‘Sing’ Review: Contagiously Cute

'Sing'

Movie Rating:

3.5

‘Sing’ is about as good as a movie about a bunch of cute CGI animals hosting a singing competition could possibly be. This is base level animated family comedy stuff, filled with celebrity voice acting and more pop culture references than the movie’s IMDb page could possibly handle.

The emotional arcs are all pretty obvious. The moral is simple. The colors are bright. The goals are entirely commercial. And yet, somehow, it works. The movie is genuinely funny, and does absolutely everything that it’s supposed to do without ever claiming to be more than broad entertainment. If all cutie-pie animated time-wasters were this good, no one would complain about there being so many.

This tale of show business woe begins with a broken dreamer who long ago gave up on the dreams that once defined him. That dreamer is a koala named Buster Moon, voiced by Matthew McConaughey without a hint of his usual Southern drawl. He owns a theater that has housed one failure after the next and he’s about to lose it to the bank. Desperate for a success, he decides to host a singing competition, and a misprinted poster suggests that the prize money will total $100,000. As a result, way too many singing animals show up for the purposes of a comedic audition montage. Eventually, a group is assembled including Seth MacFarlane’s crooning mouse, Reese Witherspoon’s piggy housewife, Nick Kroll’s piggy lunatic, Tori Kelly’s nervous elephant with a big voice, Scarlett Johansson’s rocker porcupine, and Taron Egerton’s gorilla from the wrong side of the tracks. You know, the usual ragtag gang of misfits who couldn’t possibly come together to put on a magical show that everyone remembers, right? Sure. That couldn’t ever happen. Not with these goofballs.

This is pretty simple stuff. In fact, the biggest surprise is that there hasn’t been an animated animal comedy with this exact premise before. (It has mid-2000s written all over it.). Thankfully, we’re getting it from writer/co-director Garth Jennings. The British director hasn’t done animation before. He worked his way up through commercials and music videos like any good ’90s boy and then made it into the movies with the underrated ‘Hitchhiker’s Guide to the Galaxy’ and the goddamn delightful ‘Son of Rambow’. It’s been way too long since Jennings made a movie and no one ever could have expected his next would be a kids’ cartoon. That gives the movie an uncommon sense of style and humor. Animated movies always look pretty because they’re so expensive, but they’re rarely this imaginatively cinematic. Jennings runs wild creating set-pieces impossible in live action. He makes the movie hum along with style and charm. It’s very sincere and goofy. You can’t take it seriously and the silliness can feel intoxicating (with a dash of British sarcasm about the Hollywood fantasy).
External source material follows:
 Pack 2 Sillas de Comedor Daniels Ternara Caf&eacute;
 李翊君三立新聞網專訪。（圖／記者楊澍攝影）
The character designs are all pretty stock for this sort of thing, mostly glossy anthropomorphized animals with just enough personality to be distinct visually. However, the characters are all memorably goofy despite being simple. Jennings and his talented crop of voice actors create distinct beings of various types, sizes and purposes. McConaughey disappears into an almost unrecognizable vocal performance completely unlike anything he’s ever done, and the guy clearly relished that opportunity. Seth MacFarlane adds some attitude along with those standard ballads he insists on singing for reasons best known to himself. Witherspoon and Johansson commit with their full hearts to characters that are the emotional backbone of the piece. Even the underwritten roles get some nice performances. The whole thing has a lot of heart and plenty of laughs. Hell, even the parade of pop music favorites paraded out for easy nostalgia all hit the right buttons. This thing is a charmer.
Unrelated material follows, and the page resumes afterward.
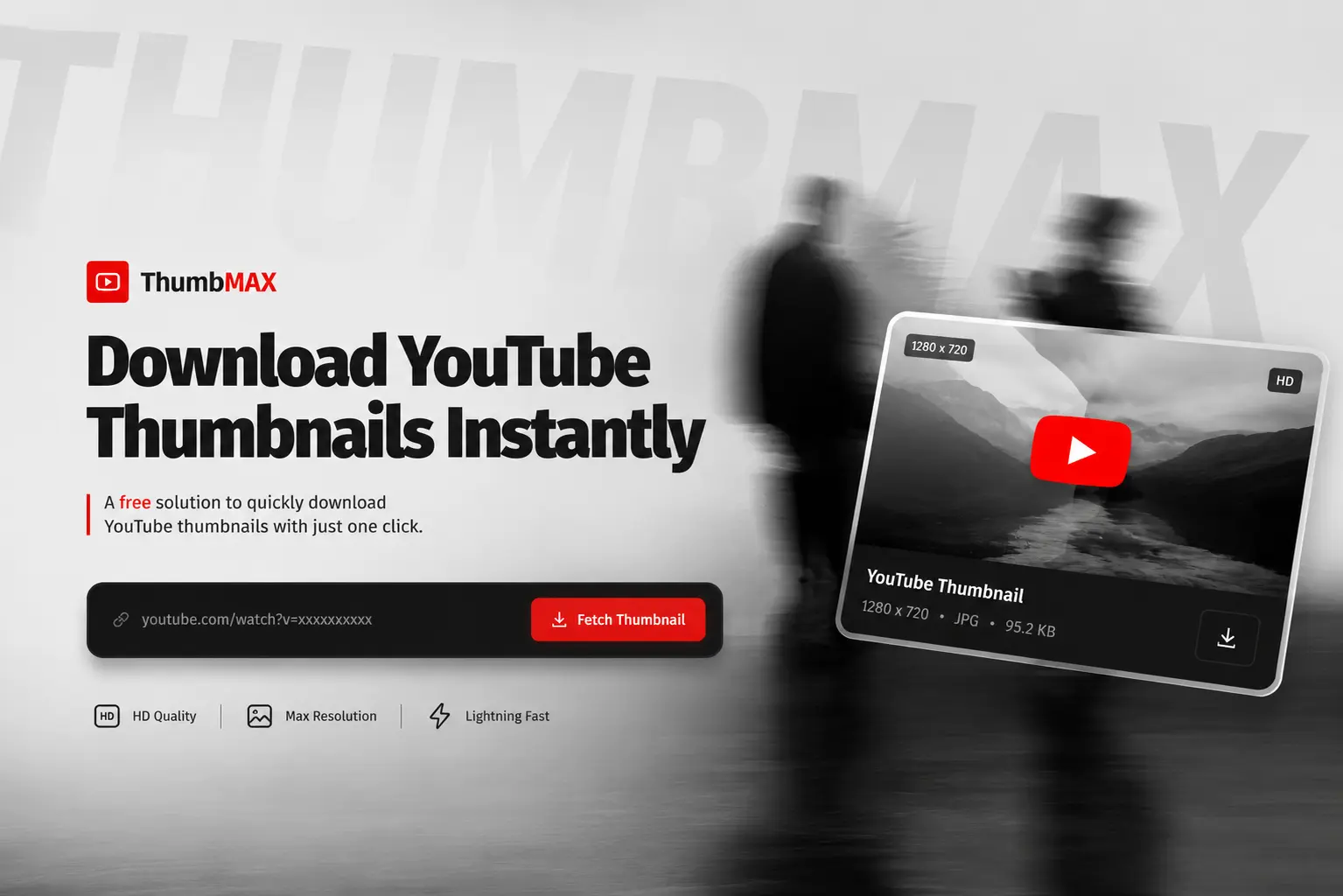 Thumbmax — YouTube Thumbnail Downloader
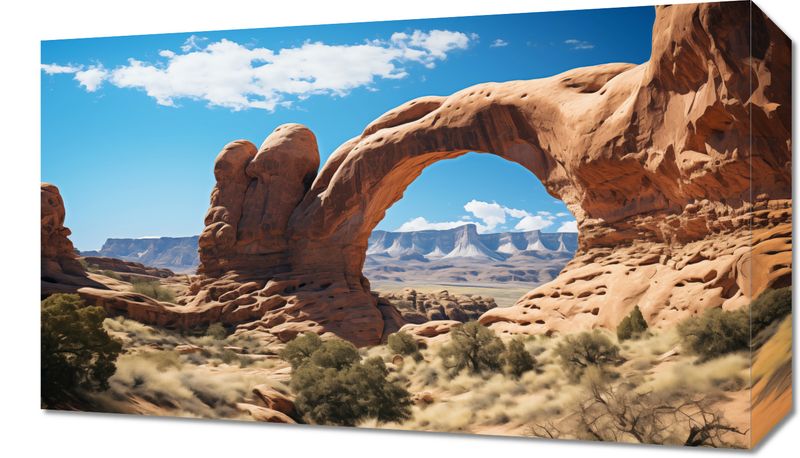 Obraz 50x30cm Triumf Natury zdjęcie 1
All that said, ‘Sing’ is way too long and overwhelmed by side stories that aren’t nearly as compelling as Jennings seems to think. The movie always aims squarely at the middlebrow. That’s appealingly unapologetic and it’s nice that no one had any unnecessary pretentions. However, Jennings has also delivered a distinctly indistinct bit of rousing entertainment. It’s quite fun and beautifully made, but in the service of delivering exactly the type of animated family film that’s usually done without all these talented bells and whistles.

It’s important not to expect anything particularly special out of ‘Sing’. The flick doesn’t break any rules, but it delivers the goods in a manner that so many of these sorts of movies fail miserably at. That’s something. At least you’ll know that you’ll get exactly the type of breezy fun that you’ve been promised, done about as well as possible. Just don’t expect any Pixar or Disney magic along the way.